BEGIN Data entries
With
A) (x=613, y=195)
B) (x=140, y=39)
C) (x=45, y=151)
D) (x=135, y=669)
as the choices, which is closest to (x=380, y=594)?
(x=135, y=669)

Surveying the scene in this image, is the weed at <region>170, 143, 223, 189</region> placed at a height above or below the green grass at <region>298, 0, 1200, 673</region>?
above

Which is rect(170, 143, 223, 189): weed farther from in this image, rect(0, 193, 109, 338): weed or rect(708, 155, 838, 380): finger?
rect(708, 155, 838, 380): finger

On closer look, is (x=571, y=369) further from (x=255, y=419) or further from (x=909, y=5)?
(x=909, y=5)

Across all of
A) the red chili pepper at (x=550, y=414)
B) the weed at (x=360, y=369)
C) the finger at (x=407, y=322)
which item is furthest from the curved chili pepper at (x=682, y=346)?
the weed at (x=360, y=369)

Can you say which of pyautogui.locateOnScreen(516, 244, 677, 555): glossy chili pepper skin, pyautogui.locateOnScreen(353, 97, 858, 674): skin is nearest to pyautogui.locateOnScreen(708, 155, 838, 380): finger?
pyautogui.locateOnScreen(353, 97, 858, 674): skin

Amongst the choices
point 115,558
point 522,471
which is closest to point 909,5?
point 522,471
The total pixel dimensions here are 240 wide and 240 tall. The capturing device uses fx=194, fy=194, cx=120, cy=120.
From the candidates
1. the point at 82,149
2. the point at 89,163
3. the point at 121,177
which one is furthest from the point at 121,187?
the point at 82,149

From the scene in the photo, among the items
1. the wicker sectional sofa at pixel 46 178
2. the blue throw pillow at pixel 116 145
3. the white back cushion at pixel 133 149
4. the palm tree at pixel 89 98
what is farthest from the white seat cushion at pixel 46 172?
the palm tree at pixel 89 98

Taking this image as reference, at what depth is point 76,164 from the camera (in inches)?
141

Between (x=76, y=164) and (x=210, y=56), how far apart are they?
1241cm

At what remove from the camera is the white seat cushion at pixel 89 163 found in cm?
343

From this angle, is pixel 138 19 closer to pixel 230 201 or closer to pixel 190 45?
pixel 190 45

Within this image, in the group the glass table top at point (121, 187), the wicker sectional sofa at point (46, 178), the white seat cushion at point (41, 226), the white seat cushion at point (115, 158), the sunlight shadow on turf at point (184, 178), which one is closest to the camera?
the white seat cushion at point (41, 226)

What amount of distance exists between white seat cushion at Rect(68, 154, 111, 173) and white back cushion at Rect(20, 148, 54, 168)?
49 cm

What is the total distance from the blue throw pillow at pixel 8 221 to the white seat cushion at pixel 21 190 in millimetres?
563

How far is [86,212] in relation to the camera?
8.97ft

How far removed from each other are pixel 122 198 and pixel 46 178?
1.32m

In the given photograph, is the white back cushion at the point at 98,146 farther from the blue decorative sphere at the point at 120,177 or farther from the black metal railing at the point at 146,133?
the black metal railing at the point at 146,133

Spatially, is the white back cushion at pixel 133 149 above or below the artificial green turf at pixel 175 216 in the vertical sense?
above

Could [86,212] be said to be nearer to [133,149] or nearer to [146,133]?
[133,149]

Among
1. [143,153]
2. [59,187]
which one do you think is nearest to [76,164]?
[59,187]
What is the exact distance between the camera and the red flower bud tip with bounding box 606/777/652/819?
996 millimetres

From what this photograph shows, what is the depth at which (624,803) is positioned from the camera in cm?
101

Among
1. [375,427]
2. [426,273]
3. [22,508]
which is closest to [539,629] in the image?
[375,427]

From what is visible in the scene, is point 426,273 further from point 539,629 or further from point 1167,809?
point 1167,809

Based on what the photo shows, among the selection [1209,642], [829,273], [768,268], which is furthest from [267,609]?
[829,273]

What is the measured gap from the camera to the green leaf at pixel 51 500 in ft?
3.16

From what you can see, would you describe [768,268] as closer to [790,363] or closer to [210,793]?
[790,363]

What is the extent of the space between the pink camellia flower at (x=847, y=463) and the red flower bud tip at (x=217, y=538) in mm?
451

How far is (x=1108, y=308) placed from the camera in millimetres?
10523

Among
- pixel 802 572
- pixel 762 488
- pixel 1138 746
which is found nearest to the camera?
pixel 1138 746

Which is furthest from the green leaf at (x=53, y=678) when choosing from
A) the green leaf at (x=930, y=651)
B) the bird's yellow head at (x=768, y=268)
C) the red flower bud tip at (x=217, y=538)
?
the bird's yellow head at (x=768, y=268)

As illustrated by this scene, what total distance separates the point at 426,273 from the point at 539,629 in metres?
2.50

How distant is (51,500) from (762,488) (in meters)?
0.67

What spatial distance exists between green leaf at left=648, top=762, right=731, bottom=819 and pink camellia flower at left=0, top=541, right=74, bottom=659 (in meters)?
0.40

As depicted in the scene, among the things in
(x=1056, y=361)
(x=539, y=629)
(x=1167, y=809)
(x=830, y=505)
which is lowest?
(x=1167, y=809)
END Data entries
BEGIN Data entries
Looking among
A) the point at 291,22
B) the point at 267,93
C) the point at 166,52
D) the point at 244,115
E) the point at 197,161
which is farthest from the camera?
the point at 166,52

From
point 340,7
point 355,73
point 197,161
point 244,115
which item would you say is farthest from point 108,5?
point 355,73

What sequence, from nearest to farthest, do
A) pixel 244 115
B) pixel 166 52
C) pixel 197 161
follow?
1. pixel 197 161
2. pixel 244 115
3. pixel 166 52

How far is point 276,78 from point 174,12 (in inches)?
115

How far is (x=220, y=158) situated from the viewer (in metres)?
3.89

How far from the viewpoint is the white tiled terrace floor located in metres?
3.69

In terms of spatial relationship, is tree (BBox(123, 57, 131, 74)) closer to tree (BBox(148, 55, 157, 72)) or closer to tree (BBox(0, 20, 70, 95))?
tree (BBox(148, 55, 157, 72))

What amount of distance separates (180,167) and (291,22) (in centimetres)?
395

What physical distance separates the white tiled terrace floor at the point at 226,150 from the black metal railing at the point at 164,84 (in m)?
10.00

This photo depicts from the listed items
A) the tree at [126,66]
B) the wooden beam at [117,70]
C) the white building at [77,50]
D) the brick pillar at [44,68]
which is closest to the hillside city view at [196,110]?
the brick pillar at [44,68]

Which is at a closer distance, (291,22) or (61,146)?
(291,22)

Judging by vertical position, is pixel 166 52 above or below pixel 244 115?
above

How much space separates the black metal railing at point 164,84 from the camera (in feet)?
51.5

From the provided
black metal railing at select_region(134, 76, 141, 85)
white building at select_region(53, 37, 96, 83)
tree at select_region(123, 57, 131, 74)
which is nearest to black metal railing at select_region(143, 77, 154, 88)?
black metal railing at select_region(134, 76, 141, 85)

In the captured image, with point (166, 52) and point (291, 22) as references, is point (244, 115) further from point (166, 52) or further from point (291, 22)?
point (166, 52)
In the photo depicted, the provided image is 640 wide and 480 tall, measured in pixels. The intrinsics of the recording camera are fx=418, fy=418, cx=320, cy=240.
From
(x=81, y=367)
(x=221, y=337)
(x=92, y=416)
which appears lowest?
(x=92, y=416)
END Data entries
§ **What the task requires**
Identify every line of the data that contains the string "green", and copy each one. Match case exactly.

§ **Expected answer**
Surveying the scene in this image, is the weed at <region>170, 143, 223, 189</region> placed at a height above or below the green grass at <region>298, 0, 1200, 673</region>?
Spatially, is the white back cushion at pixel 133 149 above or below the artificial green turf at pixel 175 216 in the vertical sense?
What is the measured gap from the camera to the green leaf at pixel 51 500 in ft?
Which is furthest from the green leaf at (x=53, y=678) when choosing from
A) the green leaf at (x=930, y=651)
What spatial distance exists between green leaf at left=648, top=762, right=731, bottom=819 and pink camellia flower at left=0, top=541, right=74, bottom=659 (in meters)?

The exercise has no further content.